Hacking incidents, which include ransomware/malware incidents, phishing/email incidents, or other kinds of attacks by external actors, accounted for approximately 75% of all reports compiled by DataBreaches.net and Protenus in 2022, and violated 51.4 million patient records in total. This category represents 86% of all breached records during the year, illustrating the enormous damage that hackers cause.
Healthcare organizations must heed the warnings to update their outdated legacy systems and invest in a proactive risk-reduction strategy to protect the patients they serve. Doing so mitigates the possibility of financial penalties and disruptions but most importantly prevents the erosion of patient trust, a huge blow to any organization.
Patient records affected by insider error skyrocket 141%
With 113 new insider incidents recorded throughout the year, insiders were responsible for 12% of the total number of breaches in 2022 — about the same as in 2021. However, insider error compromised 141% more patient records year over year.
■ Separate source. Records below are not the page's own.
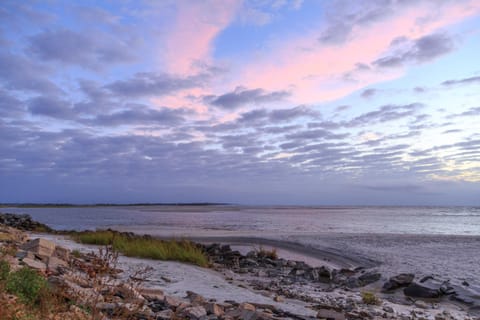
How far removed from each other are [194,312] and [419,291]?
8.74 m

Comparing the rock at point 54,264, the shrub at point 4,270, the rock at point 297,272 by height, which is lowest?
the rock at point 297,272

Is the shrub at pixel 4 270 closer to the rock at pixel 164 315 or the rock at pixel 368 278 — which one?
the rock at pixel 164 315

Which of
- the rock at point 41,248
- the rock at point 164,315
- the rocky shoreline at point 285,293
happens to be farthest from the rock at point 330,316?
the rock at point 41,248

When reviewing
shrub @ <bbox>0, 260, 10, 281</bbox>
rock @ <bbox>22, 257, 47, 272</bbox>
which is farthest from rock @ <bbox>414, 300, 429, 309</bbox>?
shrub @ <bbox>0, 260, 10, 281</bbox>

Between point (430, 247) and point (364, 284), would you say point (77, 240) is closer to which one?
point (364, 284)

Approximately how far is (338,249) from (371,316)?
13902 mm

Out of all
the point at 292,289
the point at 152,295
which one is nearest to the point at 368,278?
the point at 292,289

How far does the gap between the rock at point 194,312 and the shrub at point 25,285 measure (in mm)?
2373

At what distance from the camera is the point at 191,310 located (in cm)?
711

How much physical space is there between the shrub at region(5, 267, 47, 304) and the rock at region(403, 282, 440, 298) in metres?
10.8

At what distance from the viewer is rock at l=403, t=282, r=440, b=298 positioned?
1253 cm

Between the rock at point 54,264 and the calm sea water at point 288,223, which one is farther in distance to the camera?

It's critical to note that insider incidents often provide a foothold for improper access to patient data in incidents ultimately reported as hacking-related. If a healthcare worker clicks a malicious email link enabling hackers to access millions of records, the incident may be reported as a ransomware attack but insider error provided entry.
Insider behavior may have inadvertently aided the hackers that breached 86% of all patient records in 2022, making the overall number of insider incidents vastly under-represented.
The alarming vulnerabilities insider behaviors can create should never be underestimated.
Not a matter of if or when, but how severe
Healthcare’s ever-increasing reliance on technology and critical need for thousands of workers to access massive volumes of patient data every day will drive these trends and make patient information all that more vulnerable.
It’s not a question of if or when a health data breach will happen — it's how severe will the impacts be on your organization's finances, reputation, and more importantly, your patients' safety.
Protecting the delivery of care and driving the safest patient outcomes are the ultimate responsibility of healthcare organizations. Prioritizing investment in modern technology that offers real-time breach detection and prevention by monitoring every single access to patient data every day over outdated, report-based legacy systems is the only way to better protect patients and mitigate risk organization-wide.